В альбоме лейб-медика голштинской миссии Гартмана Граммана сохранился стихотворный автограф Алексея Романчукова:

Не дивно во благополучении возгоржение,

едина добродетель — всех благих совершение.

Дом благий пущает до себя всякаго человека

и исполняет благостыню до скончания века.

Вина всяким добродетелем — любовь,

не проливает бо ся от нея никогда кровь…

Эти альбомные стихи — немаловажная веха в истории русско-европейских литературных контактов: в 1638 г. в рукопись европейца впервые попадает образец московских «двоестрочных согласий». Отметим, что и в коротком стихотворении Романчуков не мог обойтись без акростиха (в нем повторены начальные слова первой строки): «Не дивн<о>…».

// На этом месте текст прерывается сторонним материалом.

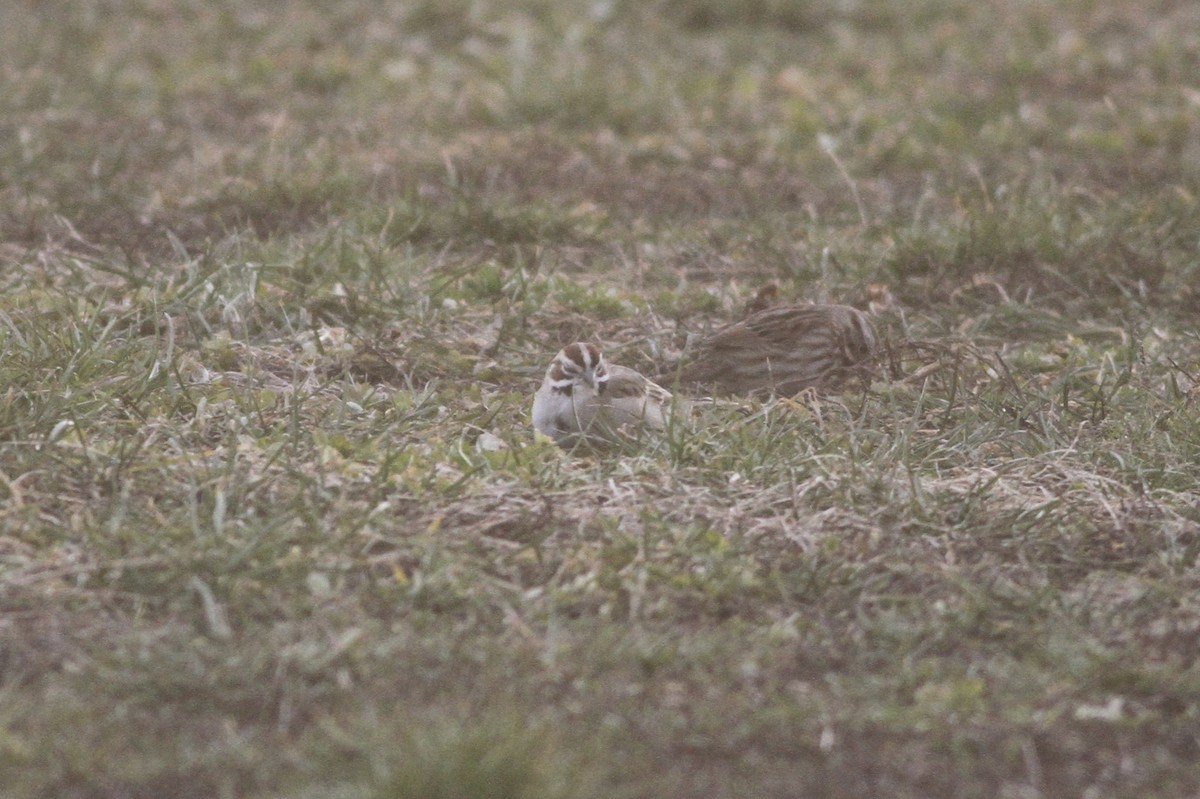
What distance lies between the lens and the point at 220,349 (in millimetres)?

Алексей Романчуков был потомственным администратором: его отец дьяк Савва Юрьевич, еще в 1614 г. получивший вотчину за «московское осадное сиденье», служил в Посольском приказе и в Новгородской чети. Два брата Алексея были патриаршими стольниками. Из большой приказной семьи вышел и самый плодовитый поэт школы Петр Самсонов, который в 1631 г. получил место дьяка Патриаршего дворцового приказа.[589] Эти связи с патриаршим управлением не случайны: под надзором патриарха работал Печатный двор, и справщики (редакторы) этой единственной русской типографии были активными участниками приказной поэтической школы. Таковы белые священники Стефан Горчак и Михаил Рогов, таков монах Савватий, самая крупная поэтическая фигура первой половины XVII в. (Савватий, по собственному его признанию, прежде был «государя служитель олтарев», т. е. в первые годы царствования Михаила Федоровича состоял в причте одной из дворцовых церквей). Справщики в служебном отношении «едины в двух лицах»: как члены духовного сословия, занятые выпуском церковных книг, они подлежат патриаршему суду, а в качестве чиновников, живущих на царское жалованье, подчиняются приказу Большого дворца.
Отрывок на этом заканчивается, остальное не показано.